Unexpected behaviour of CSV file type in Trados Studio 2024

Hi RWS team,

I am using the CSV filetype in Studio 2024 to translate a comma-seperated file exported by Premiere Pro. When I select the checkbox "Exclude: First line is column headings" in the "Format" tab ot the filetype settings, I can't püreview the file anymore. I get a warning saying "Cannot find file type setting for the preview file". When I deselect that option, I can preview the file as expected. Is this intended bahaviour or a bug?

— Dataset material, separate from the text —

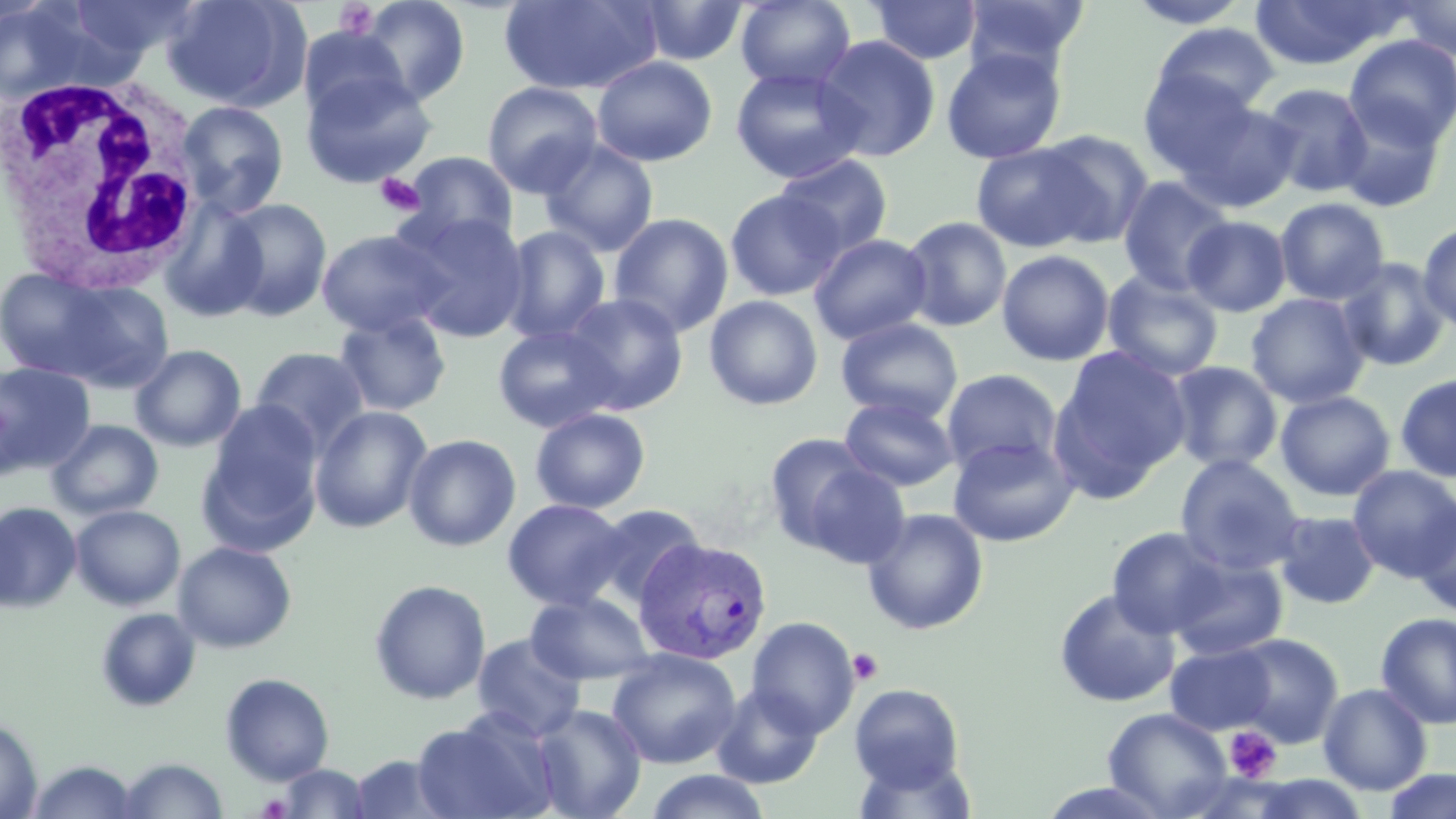
Approximate bounding boxes as (x1,y1)-(x2,y2) corner pairs in pixels. White blood cell locations: (1,73)-(209,291). Plasmodium vivax-infected red blood cell locations: (633,538)-(773,665). Platelet locations: (332,2)-(381,40), (375,172)-(425,216), (847,647)-(884,685), (1224,725)-(1282,783), (256,793)-(293,818). Uninfected red blood cell locations: (66,0)-(200,63), (162,0)-(307,111), (735,0)-(856,92), (960,0)-(1089,79), (1393,0)-(1456,60), (0,1)-(113,103), (355,1)-(472,107), (500,1)-(660,95), (635,1)-(750,67), (868,1)-(982,65), (1125,1)-(1251,29), (1250,1)-(1398,70), (1151,23)-(1280,119), (297,26)-(412,123), (814,35)-(941,162), (1344,35)-(1456,148), (941,47)-(1067,164), (591,56)-(718,167), (729,66)-(868,184), (1138,68)-(1260,179), (300,69)-(437,188), (482,80)-(604,197), (1259,83)-(1373,198), (1334,98)-(1447,213), (1181,99)-(1300,210), (174,100)-(290,218), (1036,129)-(1154,247), (538,140)-(659,256), (970,142)-(1101,252), (401,151)-(519,247), (775,154)-(894,256), (1117,176)-(1234,297), (724,189)-(845,301), (159,196)-(269,322), (1275,197)-(1390,305), (220,198)-(332,321), (398,210)-(531,343), (608,212)-(733,337), (1183,215)-(1292,317), (901,216)-(1012,332), (1418,220)-(1456,333), (500,226)-(611,345), (316,228)-(452,338), (809,233)-(933,344), (996,249)-(1115,366), (1335,257)-(1451,371), (4,268)-(169,389), (1103,271)-(1223,382), (562,293)-(689,414), (1246,293)-(1370,409), (704,295)-(823,411), (333,311)-(452,417), (836,317)-(963,423), (493,323)-(621,433), (130,344)-(246,452), (1048,345)-(1191,498), (249,346)-(370,455), (0,361)-(95,477), (1166,361)-(1282,473), (940,369)-(1064,477), (1395,372)-(1456,482), (1275,390)-(1396,501), (839,395)-(959,492), (201,403)-(323,552), (309,405)-(433,533), (530,407)-(651,514), (47,419)-(163,520), (403,433)-(521,552), (763,433)-(884,553), (947,435)-(1080,547), (1175,454)-(1305,575), (798,461)-(911,567), (1348,465)-(1456,581), (502,498)-(630,610), (0,502)-(82,612), (1412,502)-(1456,617), (588,503)-(706,608), (70,504)-(186,610), (862,508)-(989,635), (1273,510)-(1381,610), (1107,527)-(1229,638), (173,541)-(297,653), (1169,555)-(1288,661), (369,579)-(492,705), (1054,587)-(1180,707), (525,592)-(656,685), (95,607)-(200,711), (1375,612)-(1456,729), (745,616)-(860,738), (471,633)-(587,741), (1228,633)-(1343,747), (1164,643)-(1277,735), (606,648)-(741,769), (221,673)-(335,784), (848,683)-(966,793), (1318,683)-(1433,795), (711,684)-(825,789), (531,703)-(647,819), (1103,707)-(1232,818), (412,712)-(558,819), (0,717)-(42,818), (348,754)-(453,818), (116,757)-(228,818), (26,759)-(141,818), (275,763)-(372,818), (1382,769)-(1456,819), (642,770)-(774,819), (1245,775)-(1373,818). Slide-level diagnosis: Plasmodium vivax. Optical microscopy. One field of a larger specimen. Image is 1456×819 pixels. Thin blood film. Captured at 1000x magnification. May-Grünwald-Giemsa-stained preparation.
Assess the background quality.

Here is a screenshot of my file:

Screenshot of a CSV file with columns for 'Start Time', 'End Time', 'Text', 'Video Track', and 'Layer ID'. Rows contain time-coded text data for video editing.

Thanks, Daniel



Generated Image Alt-Text
[edited by: RWS Community AI at 3:17 PM (GMT 1) on 19 Aug 2024]
emoji
  • Hello Daniel,

    I understand you're having trouble with the CSV file type in Trados Studio 2024. The issue you're experiencing seems unusual. When you select the "Exclude: First line is column headings" option, it should not affect your ability to preview the file.

    Here are a few steps you can try to resolve this issue:

    Step 1: Ensure that your Trados Studio 2024 is up to date. You can check for updates within the application.

    Step 2: Try resetting your CSV file type settings to default and then reapply your desired settings.

    Step 3: If the issue persists, you might want to try reinstalling Trados Studio 2024.

    If none of these steps resolve your issue, it might be a bug. In that case, you should report it to the RWS Support Team through the Gateway. They will be able to investigate further and provide a solution.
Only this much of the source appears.